I've heard that when the kids are born most feed every 2 hours. I'm not sure that's realistic for us! Is there any other way to bottle feed and not have to be feeding every 2 hours around the clock??

Thanks everyone!
 
#2 ·
What hours do you work? You could feed them before you go to work and when you get home. As long as they are kept warm during the time you are gone and have hay and feed left out for them (when they are a couple weeks old or older) they will be fine. On the days you are home you could slip in another mid day bottle to them.
 
#3 ·
I work and the 4 days a week. What I do is give them all they want before I go to work and again when I get home. I also feed again right before I go to bed so they get 3 feedings a day. It works for me and once they are eating well, I do away with the late feeding although by then they are a few months old.
Theresa
 
#4 ·
I do morning feeding (at 9 or 10), then afternoon feeding (between 3 and 4), then go to work, then night feeding (12-1).

Last year I had kids born right before going to work (called them to say a was gonna be a *bit* late), got them fed and got to work, and the kids got fed again when I got home. They were fine. Sleeping...not even bawling that they were hungry. :)
 
#5 ·
We bottle feed 4 times daily for the first week, then 3 times daily for the next two months. They are then fed twice daily until we get ready to start weaning. They have hay, water, alfalfa pellets, and mineral available at all times. I am lucky because I stay home with my boys, so I have the freedom to space out their feedings during the day. Their first feeding is around 6:00 AM and their last feeding is no later than 8:00 PM. I see nothing wrong with doing what others have said; feed before work, when you get home, then late at night.
 
#6 ·
We only feed 3X/day. A long long time ago in a galaxy far far away we used to feed every 6 hours - getting up at 2AM to feed....

Then we observed the Boers and realized that their dams did NOT get up at night to nurse their kids - so I wasn't going to either, LOL!

3X/day seems to work well for us. We know a few folks who feed 2X/day, but doesn't seem to work for us, as our kids just can't eat 20-24 ounces of milk at one feeding when they are young.
 
#7 ·
Wow- perhaps I am over-feeding my babies... I too am home all day and pretty much offer the oldest baby (almost 4 weeks) as much as he wants (usually about 30 oz at a time) and feed the younger ones (just over a week old) 5 times a day. I figured if they were on their mom's they be able to eat as much as they wanted and grow nice and big so I've basically been going with that theory.
They all have refused completely or not finished bottles at times, so I wasn't too worried about them over-eating. Should I be?
 
#8 ·
If they don't have the runs and they refuse the bottle when full - No, they aren't over-eating.

But....You just might be working too hard! :rofl

There are many ways to get the job done - If you are enjoying yourself (and your family is too) then forge ahead. But a schedule like yours would make me heartily sick of young kids. Eliminating the night feedings made raising/breeding goats much more do-able for us as a family. And our goats grow up very well - show well, appraise well, milk well - so I know that our methods are working for us.

One thing you do want to remember is that you want those kids to start nibbling at hay and grain to develop their rumens. Our Boer kids (which are dam raised) are nibbling by the age of 3 weeks. The Saanens don't really look at grain until 6-7 weeks of age, but they do like nibbling on the hay (in much smaller amounts than the Boers, BTW) at 4-5 weeks. Many breeders try to feed a moderate amount of milk for a moderate length of time (like 10-12 weeks) because while it seems like one is doing well for their kids, in the long run the "rationed" kids actually do better as older kids and adults. Personally, I think it is all about the rumen...

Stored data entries
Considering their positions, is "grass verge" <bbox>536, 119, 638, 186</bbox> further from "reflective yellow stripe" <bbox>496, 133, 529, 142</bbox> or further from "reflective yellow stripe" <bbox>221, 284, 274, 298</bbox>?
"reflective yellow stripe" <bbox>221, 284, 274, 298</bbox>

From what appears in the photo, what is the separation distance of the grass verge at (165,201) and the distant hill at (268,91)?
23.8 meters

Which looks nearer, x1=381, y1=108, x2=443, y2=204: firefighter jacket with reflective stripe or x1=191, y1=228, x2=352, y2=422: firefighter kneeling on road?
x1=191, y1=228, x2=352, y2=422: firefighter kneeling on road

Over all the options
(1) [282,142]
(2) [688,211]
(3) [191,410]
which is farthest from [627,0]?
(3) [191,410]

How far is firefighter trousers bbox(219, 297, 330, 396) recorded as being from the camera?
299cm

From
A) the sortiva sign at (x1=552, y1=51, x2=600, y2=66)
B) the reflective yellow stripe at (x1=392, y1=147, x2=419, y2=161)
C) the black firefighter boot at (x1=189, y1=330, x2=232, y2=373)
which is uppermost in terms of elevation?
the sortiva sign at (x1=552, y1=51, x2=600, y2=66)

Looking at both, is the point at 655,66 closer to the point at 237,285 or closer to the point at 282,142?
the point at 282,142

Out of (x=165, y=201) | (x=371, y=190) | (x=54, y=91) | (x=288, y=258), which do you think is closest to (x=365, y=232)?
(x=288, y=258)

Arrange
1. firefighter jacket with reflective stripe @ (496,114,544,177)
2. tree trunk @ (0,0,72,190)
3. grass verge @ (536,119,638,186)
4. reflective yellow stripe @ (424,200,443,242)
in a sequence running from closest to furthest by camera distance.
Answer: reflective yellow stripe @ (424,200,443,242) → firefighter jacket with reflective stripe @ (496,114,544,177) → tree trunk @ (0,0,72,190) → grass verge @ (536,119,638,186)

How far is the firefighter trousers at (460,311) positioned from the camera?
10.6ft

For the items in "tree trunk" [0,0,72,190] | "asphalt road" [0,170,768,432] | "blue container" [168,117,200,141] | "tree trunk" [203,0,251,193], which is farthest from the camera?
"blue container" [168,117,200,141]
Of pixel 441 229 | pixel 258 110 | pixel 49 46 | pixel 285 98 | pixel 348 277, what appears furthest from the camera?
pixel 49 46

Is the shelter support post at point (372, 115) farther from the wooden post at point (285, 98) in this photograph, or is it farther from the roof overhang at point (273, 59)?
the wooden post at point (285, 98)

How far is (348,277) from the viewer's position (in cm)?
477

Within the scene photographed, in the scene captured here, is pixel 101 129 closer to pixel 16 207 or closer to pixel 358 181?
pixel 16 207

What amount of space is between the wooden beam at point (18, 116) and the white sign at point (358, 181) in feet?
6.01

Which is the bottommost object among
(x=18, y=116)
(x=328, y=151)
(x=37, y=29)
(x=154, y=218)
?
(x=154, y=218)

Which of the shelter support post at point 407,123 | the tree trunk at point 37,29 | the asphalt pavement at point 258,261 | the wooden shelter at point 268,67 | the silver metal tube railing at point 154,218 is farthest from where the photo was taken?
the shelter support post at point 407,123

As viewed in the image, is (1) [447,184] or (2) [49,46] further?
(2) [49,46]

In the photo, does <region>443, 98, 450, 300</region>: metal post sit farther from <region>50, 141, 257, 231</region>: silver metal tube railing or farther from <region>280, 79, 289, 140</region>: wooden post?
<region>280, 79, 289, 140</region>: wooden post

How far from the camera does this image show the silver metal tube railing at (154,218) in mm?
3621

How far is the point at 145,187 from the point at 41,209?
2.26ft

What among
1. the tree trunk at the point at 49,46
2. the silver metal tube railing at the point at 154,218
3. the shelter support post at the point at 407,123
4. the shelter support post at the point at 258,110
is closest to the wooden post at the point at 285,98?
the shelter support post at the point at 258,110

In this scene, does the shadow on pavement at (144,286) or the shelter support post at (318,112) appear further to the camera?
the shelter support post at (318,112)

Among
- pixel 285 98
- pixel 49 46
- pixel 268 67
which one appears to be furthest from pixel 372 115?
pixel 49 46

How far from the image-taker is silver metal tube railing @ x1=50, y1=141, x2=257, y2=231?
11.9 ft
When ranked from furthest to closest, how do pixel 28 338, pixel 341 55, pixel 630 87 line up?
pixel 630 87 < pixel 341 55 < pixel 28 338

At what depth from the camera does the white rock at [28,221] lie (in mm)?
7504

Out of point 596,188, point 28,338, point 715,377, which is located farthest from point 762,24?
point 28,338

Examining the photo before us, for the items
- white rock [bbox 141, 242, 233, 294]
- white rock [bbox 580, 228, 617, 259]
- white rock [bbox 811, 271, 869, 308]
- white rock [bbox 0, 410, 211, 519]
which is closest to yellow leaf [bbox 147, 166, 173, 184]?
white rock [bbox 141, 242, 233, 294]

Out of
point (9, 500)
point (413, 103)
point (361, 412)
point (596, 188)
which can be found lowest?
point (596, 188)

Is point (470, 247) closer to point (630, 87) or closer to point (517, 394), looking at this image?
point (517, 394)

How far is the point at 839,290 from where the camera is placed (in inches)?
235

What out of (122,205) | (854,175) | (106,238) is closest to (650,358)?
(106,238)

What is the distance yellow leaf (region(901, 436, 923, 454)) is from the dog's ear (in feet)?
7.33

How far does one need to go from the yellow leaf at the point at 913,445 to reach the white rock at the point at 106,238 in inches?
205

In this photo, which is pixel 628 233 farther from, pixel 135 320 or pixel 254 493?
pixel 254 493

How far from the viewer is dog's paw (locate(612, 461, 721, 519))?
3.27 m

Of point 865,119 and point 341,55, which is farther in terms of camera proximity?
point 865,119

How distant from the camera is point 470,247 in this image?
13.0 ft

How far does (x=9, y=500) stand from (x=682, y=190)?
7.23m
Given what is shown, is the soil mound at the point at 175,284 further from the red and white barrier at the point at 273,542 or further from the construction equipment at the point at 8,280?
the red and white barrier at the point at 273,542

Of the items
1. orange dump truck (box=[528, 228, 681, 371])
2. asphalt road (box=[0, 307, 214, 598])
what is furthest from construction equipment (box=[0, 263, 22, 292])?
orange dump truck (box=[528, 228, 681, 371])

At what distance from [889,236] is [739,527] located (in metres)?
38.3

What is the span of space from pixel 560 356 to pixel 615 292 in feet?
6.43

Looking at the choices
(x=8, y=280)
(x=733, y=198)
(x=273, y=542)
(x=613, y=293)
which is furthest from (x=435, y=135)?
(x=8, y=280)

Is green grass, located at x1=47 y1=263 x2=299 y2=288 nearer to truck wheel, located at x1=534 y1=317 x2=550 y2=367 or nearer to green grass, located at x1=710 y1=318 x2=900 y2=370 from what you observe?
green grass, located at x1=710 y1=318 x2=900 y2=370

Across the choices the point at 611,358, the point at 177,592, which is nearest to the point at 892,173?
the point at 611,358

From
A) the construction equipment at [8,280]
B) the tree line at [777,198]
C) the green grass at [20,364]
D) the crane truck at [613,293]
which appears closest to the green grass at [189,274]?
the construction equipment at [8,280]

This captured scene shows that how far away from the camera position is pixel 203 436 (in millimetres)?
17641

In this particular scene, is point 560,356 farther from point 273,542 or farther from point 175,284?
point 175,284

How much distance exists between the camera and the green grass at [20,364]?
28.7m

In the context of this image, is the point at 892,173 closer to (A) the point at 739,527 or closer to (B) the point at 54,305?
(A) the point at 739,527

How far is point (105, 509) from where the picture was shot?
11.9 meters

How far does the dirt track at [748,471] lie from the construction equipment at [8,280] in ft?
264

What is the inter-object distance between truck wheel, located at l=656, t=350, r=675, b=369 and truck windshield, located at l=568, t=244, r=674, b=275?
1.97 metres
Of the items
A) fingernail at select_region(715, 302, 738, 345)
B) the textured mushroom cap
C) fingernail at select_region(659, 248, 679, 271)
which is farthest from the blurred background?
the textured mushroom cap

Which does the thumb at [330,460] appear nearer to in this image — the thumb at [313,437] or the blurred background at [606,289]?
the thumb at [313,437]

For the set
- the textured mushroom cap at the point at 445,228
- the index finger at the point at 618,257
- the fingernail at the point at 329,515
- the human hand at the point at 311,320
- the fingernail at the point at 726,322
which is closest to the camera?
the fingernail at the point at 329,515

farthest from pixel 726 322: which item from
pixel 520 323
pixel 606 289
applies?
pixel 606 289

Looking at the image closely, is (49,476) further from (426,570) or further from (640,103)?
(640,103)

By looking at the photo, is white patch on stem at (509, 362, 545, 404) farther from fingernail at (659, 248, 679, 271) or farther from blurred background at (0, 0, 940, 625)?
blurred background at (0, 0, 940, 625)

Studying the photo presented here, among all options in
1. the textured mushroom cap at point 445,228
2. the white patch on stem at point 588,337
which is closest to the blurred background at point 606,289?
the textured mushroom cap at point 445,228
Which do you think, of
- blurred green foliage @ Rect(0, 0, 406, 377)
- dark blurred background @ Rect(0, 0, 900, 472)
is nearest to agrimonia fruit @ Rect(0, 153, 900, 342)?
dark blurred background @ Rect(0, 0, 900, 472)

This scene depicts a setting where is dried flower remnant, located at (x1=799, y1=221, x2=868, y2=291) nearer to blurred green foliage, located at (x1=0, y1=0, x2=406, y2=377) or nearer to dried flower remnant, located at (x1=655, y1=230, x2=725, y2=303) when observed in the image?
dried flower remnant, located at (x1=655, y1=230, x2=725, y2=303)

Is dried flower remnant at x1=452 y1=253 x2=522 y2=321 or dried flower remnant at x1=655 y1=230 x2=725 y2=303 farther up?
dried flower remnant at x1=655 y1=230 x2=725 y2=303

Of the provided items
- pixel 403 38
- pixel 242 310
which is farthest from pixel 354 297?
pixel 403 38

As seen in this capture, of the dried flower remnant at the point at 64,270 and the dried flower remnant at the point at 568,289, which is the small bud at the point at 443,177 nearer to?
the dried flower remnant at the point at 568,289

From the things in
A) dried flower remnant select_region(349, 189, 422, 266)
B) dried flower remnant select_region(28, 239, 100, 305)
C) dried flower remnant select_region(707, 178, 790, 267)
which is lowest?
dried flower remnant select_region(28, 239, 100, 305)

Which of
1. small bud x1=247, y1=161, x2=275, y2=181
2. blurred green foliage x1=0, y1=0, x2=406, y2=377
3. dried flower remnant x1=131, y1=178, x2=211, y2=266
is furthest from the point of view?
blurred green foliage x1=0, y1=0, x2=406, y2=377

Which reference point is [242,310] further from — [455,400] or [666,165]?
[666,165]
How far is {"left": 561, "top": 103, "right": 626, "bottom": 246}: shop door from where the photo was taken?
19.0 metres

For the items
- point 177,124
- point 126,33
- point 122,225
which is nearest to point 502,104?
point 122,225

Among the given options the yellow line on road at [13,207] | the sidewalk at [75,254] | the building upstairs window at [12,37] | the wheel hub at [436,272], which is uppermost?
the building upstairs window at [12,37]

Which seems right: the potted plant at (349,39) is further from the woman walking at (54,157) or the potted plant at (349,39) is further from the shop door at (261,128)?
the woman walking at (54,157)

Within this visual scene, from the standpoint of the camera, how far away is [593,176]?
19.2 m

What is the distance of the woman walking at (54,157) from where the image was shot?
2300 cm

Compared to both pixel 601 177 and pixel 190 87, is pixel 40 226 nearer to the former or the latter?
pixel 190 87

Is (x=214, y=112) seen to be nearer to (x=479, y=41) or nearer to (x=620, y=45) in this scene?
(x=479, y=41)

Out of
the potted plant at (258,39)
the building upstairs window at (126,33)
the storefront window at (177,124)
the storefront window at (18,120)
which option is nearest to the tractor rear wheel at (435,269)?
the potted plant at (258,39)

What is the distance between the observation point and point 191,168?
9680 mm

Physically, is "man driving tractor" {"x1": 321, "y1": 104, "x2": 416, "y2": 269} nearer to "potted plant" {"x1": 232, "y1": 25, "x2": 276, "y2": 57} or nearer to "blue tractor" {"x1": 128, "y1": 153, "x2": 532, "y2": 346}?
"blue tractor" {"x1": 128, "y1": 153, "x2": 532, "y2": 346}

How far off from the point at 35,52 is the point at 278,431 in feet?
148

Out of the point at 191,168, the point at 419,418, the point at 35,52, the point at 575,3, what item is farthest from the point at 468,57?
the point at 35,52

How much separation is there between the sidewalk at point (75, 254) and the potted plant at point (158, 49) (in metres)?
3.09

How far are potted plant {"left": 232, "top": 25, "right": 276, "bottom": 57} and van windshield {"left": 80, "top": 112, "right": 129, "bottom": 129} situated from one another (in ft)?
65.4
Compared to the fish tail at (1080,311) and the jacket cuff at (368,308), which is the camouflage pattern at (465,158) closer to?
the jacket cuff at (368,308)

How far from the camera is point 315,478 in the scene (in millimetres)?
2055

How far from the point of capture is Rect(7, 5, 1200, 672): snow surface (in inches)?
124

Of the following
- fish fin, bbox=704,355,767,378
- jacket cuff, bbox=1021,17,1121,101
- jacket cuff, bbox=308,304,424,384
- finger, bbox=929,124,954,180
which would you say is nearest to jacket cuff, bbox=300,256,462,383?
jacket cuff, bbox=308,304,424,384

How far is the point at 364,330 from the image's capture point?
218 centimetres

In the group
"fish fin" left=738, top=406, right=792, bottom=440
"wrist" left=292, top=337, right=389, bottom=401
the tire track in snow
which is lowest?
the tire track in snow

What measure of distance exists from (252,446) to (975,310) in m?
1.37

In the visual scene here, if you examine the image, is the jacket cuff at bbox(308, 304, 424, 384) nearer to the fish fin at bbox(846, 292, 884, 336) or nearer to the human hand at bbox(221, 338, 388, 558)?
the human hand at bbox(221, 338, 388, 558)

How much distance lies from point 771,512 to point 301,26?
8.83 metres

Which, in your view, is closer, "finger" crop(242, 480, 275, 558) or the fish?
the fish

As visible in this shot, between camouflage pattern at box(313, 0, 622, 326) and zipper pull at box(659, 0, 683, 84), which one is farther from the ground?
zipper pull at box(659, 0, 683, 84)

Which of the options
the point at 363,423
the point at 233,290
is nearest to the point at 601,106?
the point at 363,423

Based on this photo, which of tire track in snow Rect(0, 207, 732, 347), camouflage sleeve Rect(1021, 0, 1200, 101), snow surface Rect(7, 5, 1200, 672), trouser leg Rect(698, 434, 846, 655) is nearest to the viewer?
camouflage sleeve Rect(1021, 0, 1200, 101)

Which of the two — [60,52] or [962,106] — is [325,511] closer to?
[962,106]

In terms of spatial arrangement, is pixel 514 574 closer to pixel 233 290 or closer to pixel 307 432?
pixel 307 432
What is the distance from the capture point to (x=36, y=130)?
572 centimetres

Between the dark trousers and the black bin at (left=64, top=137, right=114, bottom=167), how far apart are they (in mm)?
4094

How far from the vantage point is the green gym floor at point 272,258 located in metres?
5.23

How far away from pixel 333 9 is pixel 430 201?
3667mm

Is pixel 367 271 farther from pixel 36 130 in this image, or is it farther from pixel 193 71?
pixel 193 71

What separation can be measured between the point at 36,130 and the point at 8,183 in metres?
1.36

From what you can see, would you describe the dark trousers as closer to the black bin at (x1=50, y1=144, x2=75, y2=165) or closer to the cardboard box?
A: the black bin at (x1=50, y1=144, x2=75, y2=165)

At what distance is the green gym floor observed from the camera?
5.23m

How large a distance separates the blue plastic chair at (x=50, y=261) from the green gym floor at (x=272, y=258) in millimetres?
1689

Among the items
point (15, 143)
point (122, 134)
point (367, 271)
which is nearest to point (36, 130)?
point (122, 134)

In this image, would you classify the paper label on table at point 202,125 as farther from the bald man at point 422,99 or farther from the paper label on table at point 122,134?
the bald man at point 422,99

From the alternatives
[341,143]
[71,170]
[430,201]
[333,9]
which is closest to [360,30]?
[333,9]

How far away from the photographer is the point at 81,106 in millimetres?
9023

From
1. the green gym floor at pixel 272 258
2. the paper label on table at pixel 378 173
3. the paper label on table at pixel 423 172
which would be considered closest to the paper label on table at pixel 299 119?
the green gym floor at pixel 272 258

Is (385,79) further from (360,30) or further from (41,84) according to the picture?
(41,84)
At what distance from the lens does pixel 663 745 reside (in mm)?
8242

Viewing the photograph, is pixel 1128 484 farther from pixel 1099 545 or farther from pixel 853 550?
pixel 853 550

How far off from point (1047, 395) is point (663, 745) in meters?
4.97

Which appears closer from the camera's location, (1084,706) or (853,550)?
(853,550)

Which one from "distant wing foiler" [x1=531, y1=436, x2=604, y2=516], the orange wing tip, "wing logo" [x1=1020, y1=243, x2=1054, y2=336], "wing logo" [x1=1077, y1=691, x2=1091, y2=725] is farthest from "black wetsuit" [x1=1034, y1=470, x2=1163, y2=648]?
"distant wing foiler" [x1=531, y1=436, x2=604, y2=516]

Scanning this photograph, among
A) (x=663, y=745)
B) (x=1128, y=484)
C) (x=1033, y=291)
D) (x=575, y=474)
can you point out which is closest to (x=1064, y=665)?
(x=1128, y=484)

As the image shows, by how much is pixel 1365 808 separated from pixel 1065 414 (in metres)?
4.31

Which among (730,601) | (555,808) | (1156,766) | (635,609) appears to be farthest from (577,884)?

#### [EXERCISE AIM]
Carry on the forum thread about bottle-feeding goat kids, starting right after its final sentence.

#### [RIGHT ANSWER]
 
#9 ·
The older one has been eating a handful or two of hay since about a week old- he literally nibbles the grain- like he MIGHT eat 3 or 4 pieces 3 times a day. The younger ones are eating a little hay now but also aren't too interested in grain yet.
Our son is able to feed the babies by himself after I make the bottles and at almost 2yo, he thinks its the greatest coolest thing ever, lol. He feeds in the morning and afternoons and hubby comes home and feeds once in the evenings and I'm a night owl so I feed them around 2am one last time.
I wish the older one wasn't alone, I think if he felt he had some competition he might be more apt to try to eat more grain.
 
#10 ·
I leave kids on mom for the first week then pull and bottle feed. They get a bottle at 7am right before I leave for work, then another at 5pm when I get home and one at midnight. The kids that we pull right at birth get a bottle at 7am, one at 11:30am, 5pm, and midnight for the first week then they are given 3 a day with the rest of the kids.
 
#11 ·
Nipple buckets/lambars are really the easiest way to make sure they get plenty to eat. My first kidding seasons I worked a full time job. I left at 7am and got home around 5pm. What I did and still do, even though now I could feed more often if I wanted to is to put out a nipple bucket with just a little more than they can eat until the next feeding. I only feed twice a day and they are learning to use a mini nipple bucket the very first day. By the third day nearly all kids are on the nipple bucket. Sometimes there is a stubborn one that needs more work. It's soooo worth it though.
I like big growthy kids like you see on dam raised babies, so I try to mimic that with free feeding. I also put out free choice grain right away, even though they don't start eating it for a couple weeks and then it's still just tiny bites for a couple more weeks.
I love bottlefeeding kids, especially smaller individual kids, but it is just too time consuming and if you have a lot of hungry kids it can make you very annoyed at them at feeding time.
The drawbacks I've had with the nipple bucket are that in very cold spells the milk in the bucket freezes after a couple of hours. But still, they can continue to drink small sips until it freezes, which is better than nothing. I remedied that one year by putting a heat lamp over the bucket at night but worried constantly about fire.
If you have two or more buckets you can rinse one out between feedings, so they always have a clean one full of fresh milk. If you don't already have a bucket I would recommend making your own from a flat bucket and hanging it on the OUTSIDE of the pen to keep kids off of it. I have a round one with a special holder, but it fits inside the pen and when the kids are done eating they play on it and when they get older they knock it over.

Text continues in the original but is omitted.